Spatial questions tied to pictures
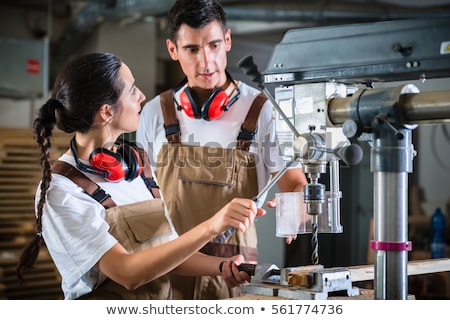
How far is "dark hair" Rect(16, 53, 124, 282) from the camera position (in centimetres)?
163

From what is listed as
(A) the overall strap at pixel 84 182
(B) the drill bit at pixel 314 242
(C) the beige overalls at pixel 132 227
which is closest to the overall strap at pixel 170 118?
(C) the beige overalls at pixel 132 227

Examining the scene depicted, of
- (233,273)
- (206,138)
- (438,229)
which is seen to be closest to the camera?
(233,273)

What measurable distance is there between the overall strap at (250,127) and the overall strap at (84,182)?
1.22 feet

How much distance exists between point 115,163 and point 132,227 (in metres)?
0.16

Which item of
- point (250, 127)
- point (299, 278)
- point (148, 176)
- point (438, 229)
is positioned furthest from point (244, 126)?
point (438, 229)

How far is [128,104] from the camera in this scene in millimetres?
A: 1694

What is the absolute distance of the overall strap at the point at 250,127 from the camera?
1.76m

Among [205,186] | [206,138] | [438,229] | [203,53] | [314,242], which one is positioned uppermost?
[203,53]

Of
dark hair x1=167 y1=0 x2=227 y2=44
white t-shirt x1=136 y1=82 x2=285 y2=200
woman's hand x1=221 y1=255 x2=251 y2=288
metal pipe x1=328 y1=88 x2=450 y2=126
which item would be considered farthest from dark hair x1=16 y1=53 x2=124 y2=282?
metal pipe x1=328 y1=88 x2=450 y2=126

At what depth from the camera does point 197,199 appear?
5.73 feet

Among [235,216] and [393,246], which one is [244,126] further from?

*WORK TO DO*.
Extract the full listing exactly, with the pictures left out.

*RESPONSE BELOW*.
How far is "dark hair" Rect(16, 53, 124, 282) from the camera position (in centimetres)?
163

From what is listed as
(A) the overall strap at pixel 84 182
(B) the drill bit at pixel 314 242
(C) the beige overalls at pixel 132 227
which is closest to the overall strap at pixel 170 118?
(C) the beige overalls at pixel 132 227

Examining the scene depicted, of
- (233,273)
- (206,138)
- (438,229)
which is seen to be closest to the camera?
(233,273)

What measurable distance is there between the overall strap at (250,127) and the overall strap at (84,182)?
1.22 feet

How much distance exists between point 115,163 and point 132,227 (in metres)?
0.16

Which item of
- point (250, 127)
- point (299, 278)
- point (148, 176)
- point (438, 229)
is positioned furthest from point (244, 126)?
point (438, 229)

How far is [128,104] from the camera in this scene in millimetres?
A: 1694

What is the absolute distance of the overall strap at the point at 250,127 from the camera?
1.76m

Among [205,186] | [206,138] | [438,229] | [203,53] | [314,242], which one is positioned uppermost?
[203,53]

Of
dark hair x1=167 y1=0 x2=227 y2=44
white t-shirt x1=136 y1=82 x2=285 y2=200
woman's hand x1=221 y1=255 x2=251 y2=288
metal pipe x1=328 y1=88 x2=450 y2=126
which item would be considered farthest from dark hair x1=16 y1=53 x2=124 y2=282?
metal pipe x1=328 y1=88 x2=450 y2=126

At what depth from the camera does point 197,199 appear?
5.73 feet

Among [235,216] and [393,246], which one is [244,126] further from?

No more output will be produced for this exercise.